I’m not sure how long these musings should be. I’m also not sure whether to get too deep into politics. I try to maintain a certain kind of voice, and I feel like if I really dive into political issues, that requires a different voice.
That said, I’ve read some of what Zeynep Tufekci has written lately, and she’s really, really good. If this piece I’ve been trying to write about my Election Day exploits actually gets done, I’ll mimic a line of argument she made recently about using policy to speak to Republican voters instead of obsessing over one-on-one interactions.
Finally, now seems a good time to mention two of my more esoteric and least-time-consuming pursuits.

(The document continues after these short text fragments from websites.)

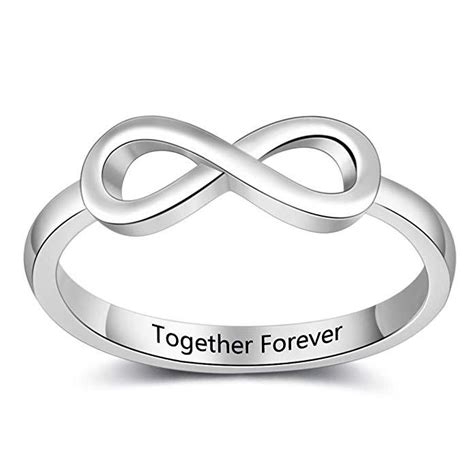 Infinity Promise Ring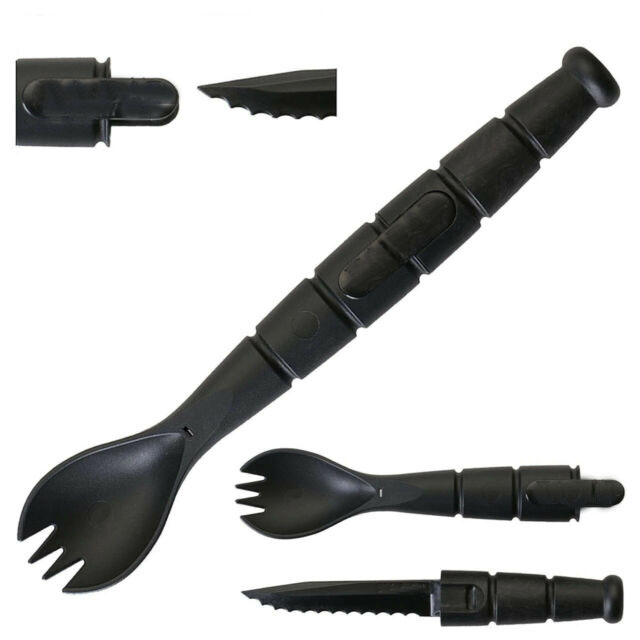 KA-BAR тактическая вилка ложка нож все в одном инструмент для выживания охоты еды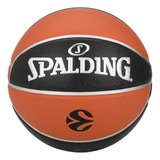 Pelota Basket Spalding Tf500 Euroligue Sz7 Ind-out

First, I fancy myself an amateur vexillologist. No, not a mere vexillophile, I! In other words, I think of myself as a student of flags, not a mere admirer.
Second, I maintain a Facebook page named Transnistria-Based Page. It is a dumping group for the occasional shared article about - you guessed it - Transnistria.
These are musings, and really, Transnistria deserves its own post, so briefly: Transnistria is a sliver of land on the east side of the Dniester River along the Ukrainian border of Moldova. (Trans = Beyond; Nistria = Dniester; get it?) It is a breakaway territory, having claimed its independence from Moldova many years ago. No country actually recognizes Transnistrian independence, but what do they care? They fly a flag anyway, and, well, see for yourself:
Before the dissolution of the Soviet Union, this was the flag of the Moldovan SSR. When Moldova became independent, they adopted their own flag, which is basically the Romanian flag plus an eagle.
Ahh, but the Transnistrians wanted nothing to do with that. They embraced the old SSR flag, hammer and sickle and all. It’s one of the most gloriously ridiculous flags used in the world today.
The most ridiculous of all, however, belongs to another breakaway territory, one which has been in the news lately: Nagorno-Karabakh. Here again we have a post-Soviet setup, where an ethnic Armenian enclave within Azerbaijan declared its independence, and nobody recognized it. Nobody except for… Transnistria.
Maybe the reason nobody was willing to recognize Nagorno-Karabakh was because this is the flag they adopted:
It’s essentially the flag of Armenia, as attacked by a pixelated less than sign.
Look: I have great sympathy for the long-standing plight of the Armenian people. I wrote papers about the Armenian genocide in college. I find so much about the Nagorno-Karabakh situation profoundly sad.
But COME ON!: Couldn’t you have just put on a hammer and sickle or something that looks like it’s not from a Commodore 64?
Anyway. I’ll share more about Transnistria in upcoming weeks. I hope one day I can visit there. It may be one of the most fascinating places on Earth.